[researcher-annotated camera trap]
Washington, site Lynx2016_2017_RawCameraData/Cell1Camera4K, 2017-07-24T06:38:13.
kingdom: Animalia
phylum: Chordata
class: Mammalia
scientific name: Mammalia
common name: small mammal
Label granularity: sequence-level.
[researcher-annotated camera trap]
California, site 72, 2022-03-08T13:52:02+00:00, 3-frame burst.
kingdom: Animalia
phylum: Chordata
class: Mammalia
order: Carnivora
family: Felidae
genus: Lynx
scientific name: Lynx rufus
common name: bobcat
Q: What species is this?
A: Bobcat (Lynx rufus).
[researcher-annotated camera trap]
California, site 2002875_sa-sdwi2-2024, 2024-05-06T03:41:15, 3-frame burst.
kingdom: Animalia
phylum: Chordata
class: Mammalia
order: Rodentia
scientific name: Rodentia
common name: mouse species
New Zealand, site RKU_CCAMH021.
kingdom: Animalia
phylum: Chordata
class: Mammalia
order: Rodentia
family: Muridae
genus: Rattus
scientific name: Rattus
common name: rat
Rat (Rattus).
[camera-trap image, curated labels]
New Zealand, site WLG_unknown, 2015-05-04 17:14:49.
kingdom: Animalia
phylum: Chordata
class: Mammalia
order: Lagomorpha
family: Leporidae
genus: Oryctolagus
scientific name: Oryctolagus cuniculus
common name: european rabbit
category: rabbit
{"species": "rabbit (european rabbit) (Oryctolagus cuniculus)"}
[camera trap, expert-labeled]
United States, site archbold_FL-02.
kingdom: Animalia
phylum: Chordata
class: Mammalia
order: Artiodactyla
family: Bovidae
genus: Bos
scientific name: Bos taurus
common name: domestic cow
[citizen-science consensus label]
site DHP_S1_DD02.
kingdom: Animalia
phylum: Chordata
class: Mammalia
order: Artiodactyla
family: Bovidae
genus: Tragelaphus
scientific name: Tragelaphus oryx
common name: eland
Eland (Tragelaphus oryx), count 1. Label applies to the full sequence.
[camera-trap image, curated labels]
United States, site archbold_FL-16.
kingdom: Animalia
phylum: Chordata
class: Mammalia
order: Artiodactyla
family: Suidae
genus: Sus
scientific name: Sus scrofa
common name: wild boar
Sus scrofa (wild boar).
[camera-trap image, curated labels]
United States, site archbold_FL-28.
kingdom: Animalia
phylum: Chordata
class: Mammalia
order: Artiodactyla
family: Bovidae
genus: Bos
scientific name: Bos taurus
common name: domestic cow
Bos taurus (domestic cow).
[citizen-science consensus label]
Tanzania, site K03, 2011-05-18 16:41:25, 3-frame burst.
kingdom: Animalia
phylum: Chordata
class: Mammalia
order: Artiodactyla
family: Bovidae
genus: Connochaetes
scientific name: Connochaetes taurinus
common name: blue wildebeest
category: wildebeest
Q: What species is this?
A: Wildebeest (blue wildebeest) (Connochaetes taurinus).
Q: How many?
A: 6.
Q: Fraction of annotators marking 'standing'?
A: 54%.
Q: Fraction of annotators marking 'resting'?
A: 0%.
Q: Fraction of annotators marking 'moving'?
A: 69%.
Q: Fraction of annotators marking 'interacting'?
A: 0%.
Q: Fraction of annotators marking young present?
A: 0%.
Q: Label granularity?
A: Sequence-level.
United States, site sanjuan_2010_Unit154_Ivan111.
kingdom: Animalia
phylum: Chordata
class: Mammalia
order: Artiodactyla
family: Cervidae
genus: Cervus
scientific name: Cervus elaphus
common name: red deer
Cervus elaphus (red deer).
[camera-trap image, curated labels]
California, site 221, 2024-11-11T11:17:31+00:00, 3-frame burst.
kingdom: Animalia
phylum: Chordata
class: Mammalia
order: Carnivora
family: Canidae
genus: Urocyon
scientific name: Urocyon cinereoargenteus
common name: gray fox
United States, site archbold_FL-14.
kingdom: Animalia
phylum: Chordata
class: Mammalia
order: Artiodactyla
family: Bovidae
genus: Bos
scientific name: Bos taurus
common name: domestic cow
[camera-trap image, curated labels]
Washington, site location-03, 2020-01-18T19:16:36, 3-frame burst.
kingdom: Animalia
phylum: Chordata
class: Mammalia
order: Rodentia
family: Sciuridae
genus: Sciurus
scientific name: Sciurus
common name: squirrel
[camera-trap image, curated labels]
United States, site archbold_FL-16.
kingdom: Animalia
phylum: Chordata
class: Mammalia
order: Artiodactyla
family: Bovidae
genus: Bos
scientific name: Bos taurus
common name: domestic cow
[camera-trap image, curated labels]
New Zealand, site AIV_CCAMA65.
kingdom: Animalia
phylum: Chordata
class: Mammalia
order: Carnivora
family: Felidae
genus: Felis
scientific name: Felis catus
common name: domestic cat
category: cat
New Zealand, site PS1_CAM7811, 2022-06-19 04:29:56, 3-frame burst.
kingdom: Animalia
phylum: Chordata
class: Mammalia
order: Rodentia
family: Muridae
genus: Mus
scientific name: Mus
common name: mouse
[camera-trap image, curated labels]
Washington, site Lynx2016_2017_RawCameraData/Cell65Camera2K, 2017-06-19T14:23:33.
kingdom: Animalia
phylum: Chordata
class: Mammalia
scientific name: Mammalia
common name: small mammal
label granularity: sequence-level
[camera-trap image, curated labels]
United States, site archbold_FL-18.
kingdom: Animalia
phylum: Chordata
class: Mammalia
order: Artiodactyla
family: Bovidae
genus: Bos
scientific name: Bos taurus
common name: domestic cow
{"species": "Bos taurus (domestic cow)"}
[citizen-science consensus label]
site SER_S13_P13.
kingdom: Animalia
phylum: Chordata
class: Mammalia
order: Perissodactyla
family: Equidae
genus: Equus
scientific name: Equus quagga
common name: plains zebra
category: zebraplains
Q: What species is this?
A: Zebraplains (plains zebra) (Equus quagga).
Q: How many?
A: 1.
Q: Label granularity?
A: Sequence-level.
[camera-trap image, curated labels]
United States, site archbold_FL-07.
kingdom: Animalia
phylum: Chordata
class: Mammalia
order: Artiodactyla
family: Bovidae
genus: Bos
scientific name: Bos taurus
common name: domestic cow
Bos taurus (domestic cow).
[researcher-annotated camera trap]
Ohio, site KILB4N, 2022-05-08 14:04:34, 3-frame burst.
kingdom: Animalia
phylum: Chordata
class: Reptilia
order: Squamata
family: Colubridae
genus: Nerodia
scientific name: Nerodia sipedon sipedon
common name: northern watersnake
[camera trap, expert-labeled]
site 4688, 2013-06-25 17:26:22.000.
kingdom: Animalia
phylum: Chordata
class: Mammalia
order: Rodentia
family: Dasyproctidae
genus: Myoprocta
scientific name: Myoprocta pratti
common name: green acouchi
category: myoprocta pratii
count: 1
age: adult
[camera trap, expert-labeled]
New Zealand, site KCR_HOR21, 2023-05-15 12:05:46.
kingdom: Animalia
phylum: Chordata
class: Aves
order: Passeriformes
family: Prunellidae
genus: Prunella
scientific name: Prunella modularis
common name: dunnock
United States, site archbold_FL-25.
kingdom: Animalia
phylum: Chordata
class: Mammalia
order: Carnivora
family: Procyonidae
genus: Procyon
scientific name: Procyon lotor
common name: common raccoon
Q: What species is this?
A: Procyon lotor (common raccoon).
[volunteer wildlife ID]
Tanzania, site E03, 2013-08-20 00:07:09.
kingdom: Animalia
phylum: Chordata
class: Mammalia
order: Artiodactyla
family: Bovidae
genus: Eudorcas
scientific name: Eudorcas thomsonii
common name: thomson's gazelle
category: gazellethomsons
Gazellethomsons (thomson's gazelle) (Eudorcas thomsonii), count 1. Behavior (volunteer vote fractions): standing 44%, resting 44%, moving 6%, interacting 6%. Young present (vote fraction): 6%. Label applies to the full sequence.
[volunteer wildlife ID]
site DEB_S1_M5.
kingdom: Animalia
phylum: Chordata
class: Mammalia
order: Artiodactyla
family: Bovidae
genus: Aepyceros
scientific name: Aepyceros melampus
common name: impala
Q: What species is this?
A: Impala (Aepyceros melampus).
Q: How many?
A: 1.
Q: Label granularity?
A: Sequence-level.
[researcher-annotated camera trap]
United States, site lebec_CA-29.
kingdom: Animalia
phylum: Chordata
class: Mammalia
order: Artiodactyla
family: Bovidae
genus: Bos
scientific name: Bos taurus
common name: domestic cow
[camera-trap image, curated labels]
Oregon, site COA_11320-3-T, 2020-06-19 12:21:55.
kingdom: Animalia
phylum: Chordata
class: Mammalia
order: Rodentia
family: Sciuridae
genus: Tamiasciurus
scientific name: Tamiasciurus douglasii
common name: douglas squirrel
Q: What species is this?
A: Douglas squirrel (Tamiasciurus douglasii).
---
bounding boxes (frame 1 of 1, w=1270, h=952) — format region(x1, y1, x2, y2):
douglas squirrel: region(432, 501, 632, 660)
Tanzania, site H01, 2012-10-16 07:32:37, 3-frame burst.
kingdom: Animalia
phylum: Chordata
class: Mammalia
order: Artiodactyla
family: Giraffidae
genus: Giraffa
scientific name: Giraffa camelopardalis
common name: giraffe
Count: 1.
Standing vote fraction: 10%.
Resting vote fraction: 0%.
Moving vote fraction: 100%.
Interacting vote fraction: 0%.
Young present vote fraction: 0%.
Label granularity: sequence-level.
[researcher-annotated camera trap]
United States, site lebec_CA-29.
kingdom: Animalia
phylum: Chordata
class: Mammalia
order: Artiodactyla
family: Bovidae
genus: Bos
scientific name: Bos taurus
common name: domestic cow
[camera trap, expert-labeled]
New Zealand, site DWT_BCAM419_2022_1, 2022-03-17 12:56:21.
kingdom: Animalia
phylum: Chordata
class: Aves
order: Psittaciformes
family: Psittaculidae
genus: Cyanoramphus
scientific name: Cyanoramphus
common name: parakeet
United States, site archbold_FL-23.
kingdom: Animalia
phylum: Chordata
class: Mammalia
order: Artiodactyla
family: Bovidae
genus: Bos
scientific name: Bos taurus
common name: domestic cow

◆ WHAT THIS TASK INVOLVES
Nothing but the lines from the one containing "Young present vote fraction: 0%." through the final line of the data above is to be reproduced, each exactly as written.

◆ EXPECTED ANSWER
Young present vote fraction: 0%.
Label granularity: sequence-level.
[researcher-annotated camera trap]
United States, site lebec_CA-29.
kingdom: Animalia
phylum: Chordata
class: Mammalia
order: Artiodactyla
family: Bovidae
genus: Bos
scientific name: Bos taurus
common name: domestic cow
[camera trap, expert-labeled]
New Zealand, site DWT_BCAM419_2022_1, 2022-03-17 12:56:21.
kingdom: Animalia
phylum: Chordata
class: Aves
order: Psittaciformes
family: Psittaculidae
genus: Cyanoramphus
scientific name: Cyanoramphus
common name: parakeet
United States, site archbold_FL-23.
kingdom: Animalia
phylum: Chordata
class: Mammalia
order: Artiodactyla
family: Bovidae
genus: Bos
scientific name: Bos taurus
common name: domestic cow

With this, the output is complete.